Miremos algunas opiniones sobre el tema. Daniel Cassany, profesor de Análisis del Discurso en la Universidad Pompeu Fabra, dice: “Los hábitos de lectura no son los mismos ahora que hace una década. La globalización, el predominio de las nuevas tecnologías en el llamado Primer Mundo y la proliferación, sobre todo en la red, de textos sin autentificar son algunos de los factores que condicionan la manera de enfrentarse a un escrito” (Tras las líneas, Anagrama 2006). Desde otra óptica, Roger Chartier, director de la Escuela de Altos Estudios de París, refiriéndose a la crisis del libro tradicional, opina: “Nunca en la historia de la humanidad se han producido y vendido tantos libros como ahora, pero que no podemos sentirnos satisfechos con dichas estadísticas. La desaparición del libro es un tema delicado: significaría la desaparición de la lectura y el fin de la definición de la literatura, asociada al objeto, al decir de Kant” (citado por Hernán Díaz en “La muerte del libro”, Revista Semana, 2007).

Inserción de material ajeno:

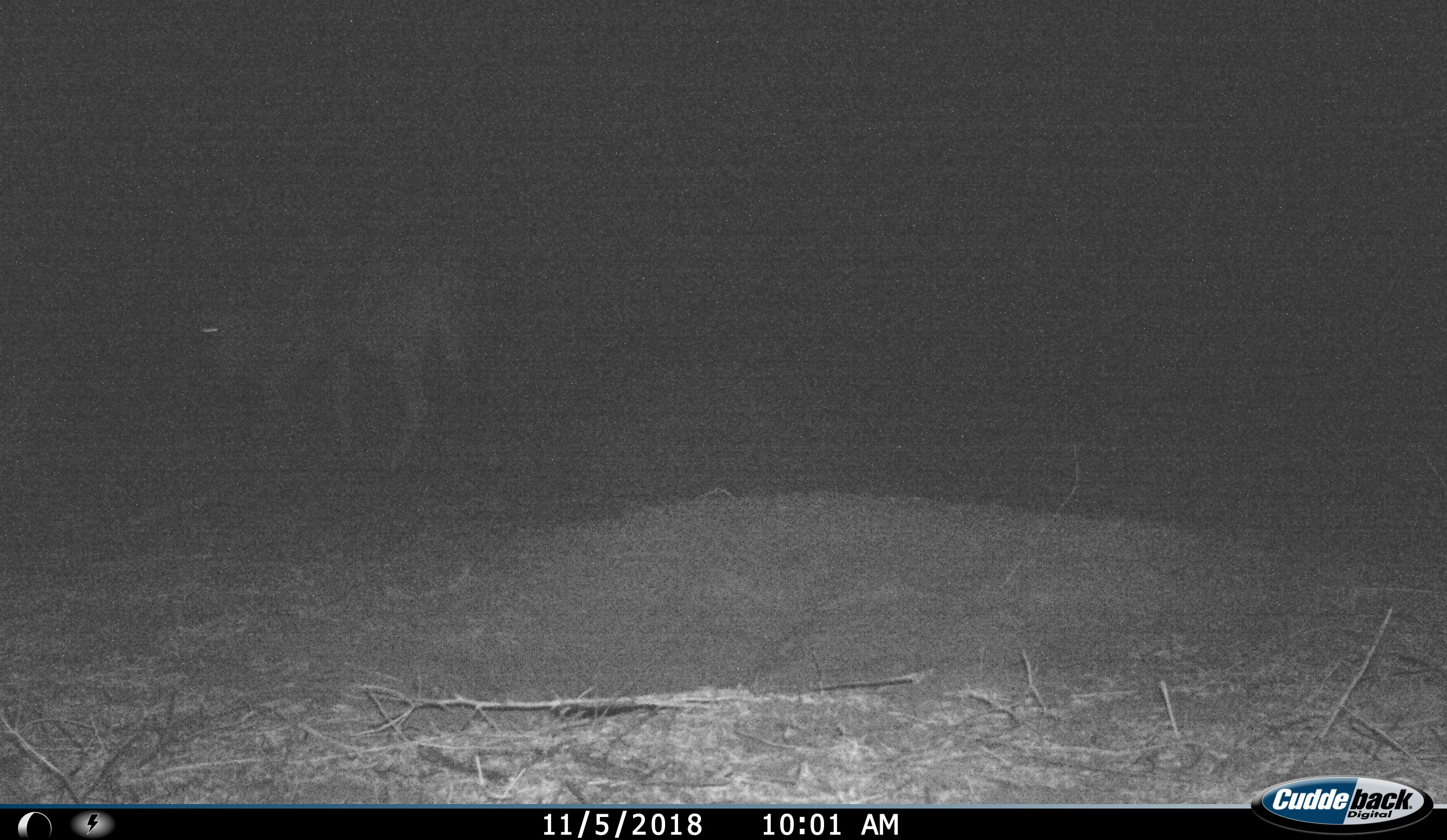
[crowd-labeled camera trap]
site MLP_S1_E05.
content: unidentified animal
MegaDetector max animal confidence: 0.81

De otro lado Jorge Franganillo, profesor de información y documentación de la Universidad de Barcelona, luego de señalar que es falso —y nada nuevo— el debate sobre la presunta muerte del libro tradicional, señala que “el libro en papel no está amenazado por la llegada del libro digital porque continúa presentando los contenidos de una manera más eficaz que los medios electrónicos. El libro impreso es un objeto perfecto que ha sido sometido a una depuración de más de cinco siglos, durante los cuales se han afinado sus mecanismos textuales” (Diario UNO, octubre 14 de 2009). Sin estar en desacuerdo, no soy tan optimista.

Como colofón, voy a transmitir —a través de la palabra y confiado en su potestad— una imagen del interior del Depósito Municipal de Libros Escolares de la ciudad de Detroit, fechada en enero de 2008, en la cual se observa un salón derruido, con miles de libros y textos de enseñanza tirados por el suelo, desempastados, míseros, abandonados bajo esas columnas tristes, aves desquiciadas que buscan su alma de papel entre las patas de las mesas arruinadas por la oxidación, desolador aspecto de un edificio fantasma que años atrás sirviera como templo del libro y la lectura. No estuve allí: vi la imagen en la web y me dolió. Entonces comencé a escribir esta Misa de muertos para Johann Gutenberg, quien se inventó una raza de hombres comedores de papel y tinta, bradburyanos seres que en sus mochilas todavía guardan leen acarician huelen subrayan y gozan ese objeto maravilloso al que llamamos Libro.